Raccolte 450 firme contro la soppressione della linea bus Vercelli - Ivrea

Barazzotto ha incontrato gli insegnanti dell'Alberghiero per capire quanti studenti verranno penalizzati. Intanto il presidente Atap Barbera sta studiando contromisure: "Con l'autorizzazione delle tre province riusciremo a salvare il servizio"

Vittorio Barazzotto firma contro la soppressione della linea Atap

Ha raccolto 450 firme contro la soppressione della linea autobus Vercelli - Ivrea il circolo Pd del Basso Biellese. Un risultato raggiunto in soli dieci giorni, grazie anche all'aiuto dei circoli di Santhià e di Alice Castello, dell'associazione La Via Francigena di Sigerico di Santhià e dei docenti dell’Istituto Alberghiero di Cavaglià Mercoledì mattina al mercato di Cavaglià hanno appoggiato la raccolta il candidato democratico Vittorio Barazzotto e la senatrice Nicoletta Favero. 

Barazzotto insieme al segretario del circolo di Cavaglià, Fabio Morandini si è poi recato all’Istituto Alberghiero per avere maggiori informazioni sul numero di studenti che verranno penalizzati dalla cancellazione della linea. "Ma non dobbiamo dimenticare - spiega Barazzotto, che anche diversi pendolari utilizzano questa linea per recarsi alla stazione ferroviaria di Santhià ed a Vercelli anche per lavoro.  

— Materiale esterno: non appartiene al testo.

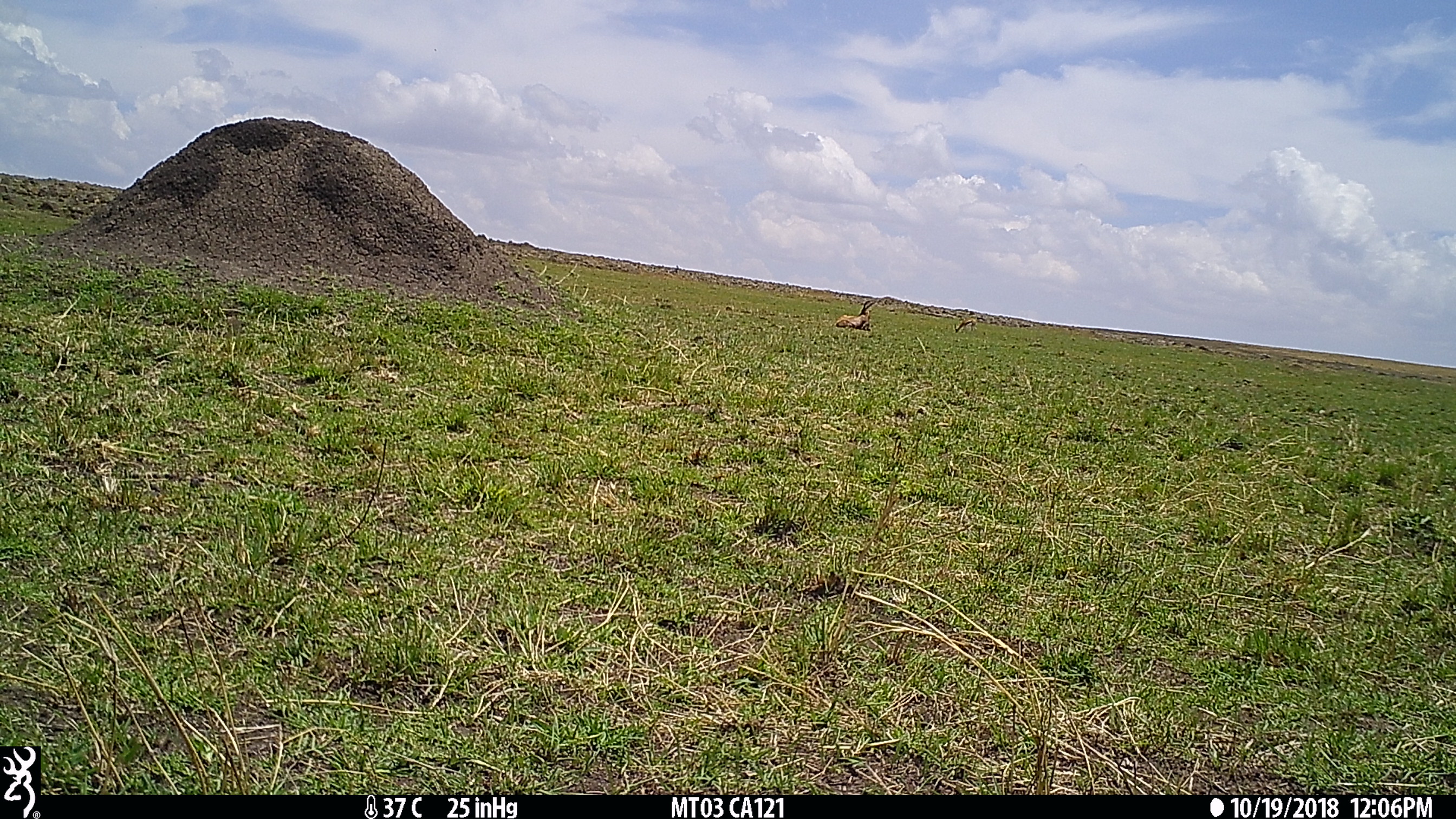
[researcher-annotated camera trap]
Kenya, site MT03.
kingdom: Animalia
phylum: Chordata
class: Mammalia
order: Artiodactyla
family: Bovidae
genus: Damaliscus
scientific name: Damaliscus lunatus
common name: topi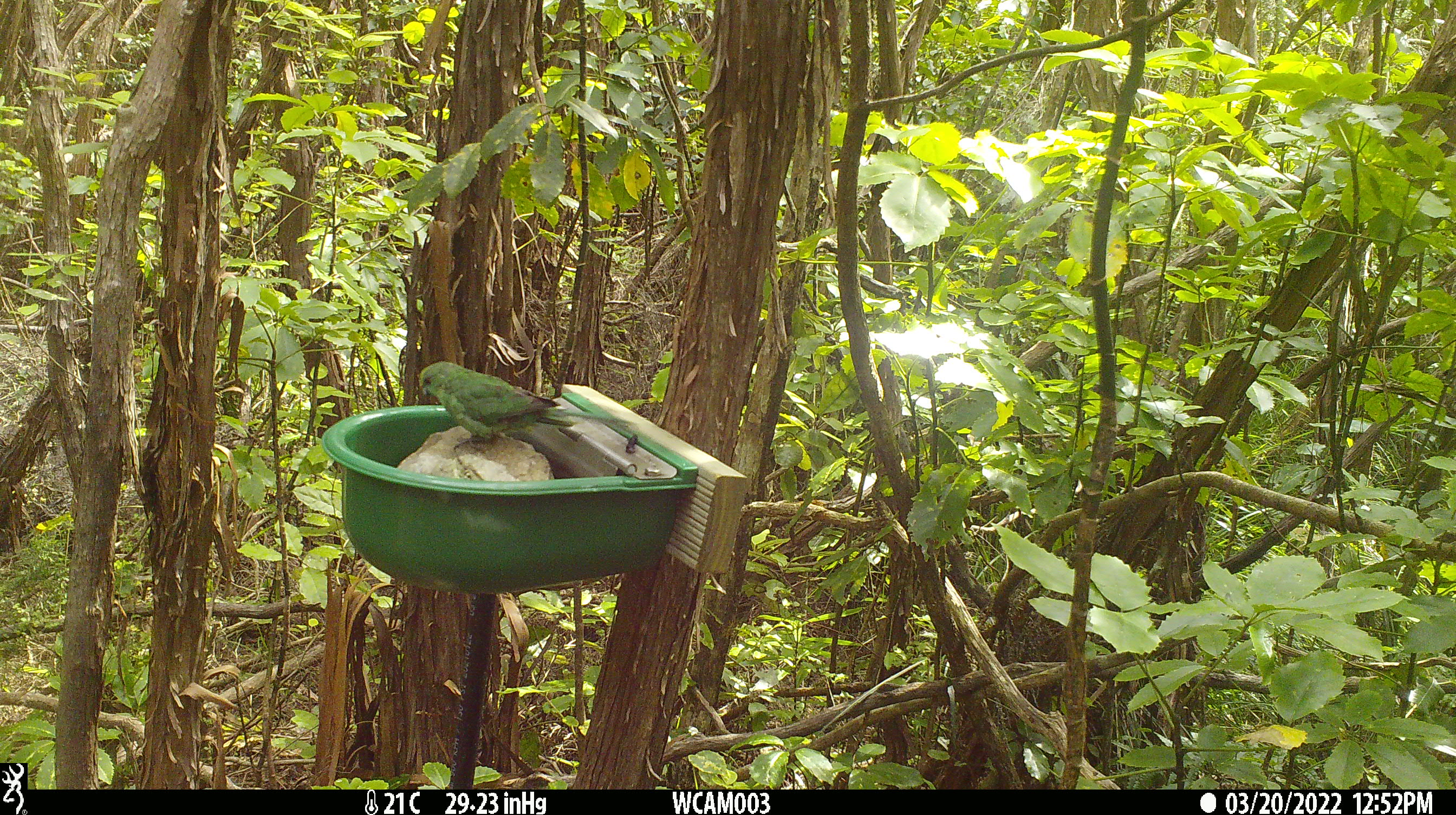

A dimostrazione dell’utilità dell’iniziativa per il territorio del Basso Biellese, soprattutto per gli studenti, in questi giorni i candidati sindaco di Cavaglià Silvio Aiassa, Giancarlo Borsoi e Gianluigi Nicolello e quelli di Viverone Renzo Carisio  e Carlo Sabbioni, hanno partecipato firmando la petizione.

Anche Maurizio Barbera presidente Atap interviene a stretto giro di posta sul caso della linea Cavaglià-Ivrea: "Premettendo che Atap ne si da ne si toglie le corse e che come società di trasporti ha solo da perdere quando una linea viene soppressa, come in questo caso, noi aspetteremo la fine della campagna elettorale per evitare ogni tipo di strumentalizzazione e poi inviteremo i sindaci dei comuni interessati e i rappresentati delle tre Province che la tratta attraversa per proporre una soluzione commerciale alla questione. Siccome non c'è possibilità, essendo la tratta già coperta da un servizio ferroviario, di coprire pare dei costi con il contributo, offriremo un servizio e i viaggiatori potranno scegliere se utilizzare un un comodo bus o il treno. Naturalmente dovremmo avere le autorizzazioni dalle tre province e sono sicuro, ma spero di sbagliarmi, che l'unica che ci darà meno problemi sarà quella di Torino". 

Barbera si sfoga soprattutto perché questo episodio va a aggiungersi agli altri che mettono Atap nel ruolo paradossale di avere i soci (le provincie di Biella e Vercelli) che remano contro. "Bisognerebbe aprire una discussione seria sulle metodologia delle scelte che i due enti destinati alla cancellazione, adottano sul trasporto. molto spesso si ha la sensazione che non ci sia nessuna prospettiva e spesso siamo oggetto di richieste assurde o come in questo caso di decisioni che ci mettono in difficoltà, una corsa in meno vuol dire tante cose ma prima di tutto meno introiti e meno lavoro, decisioni che i soci di una normale società non farebbero mai".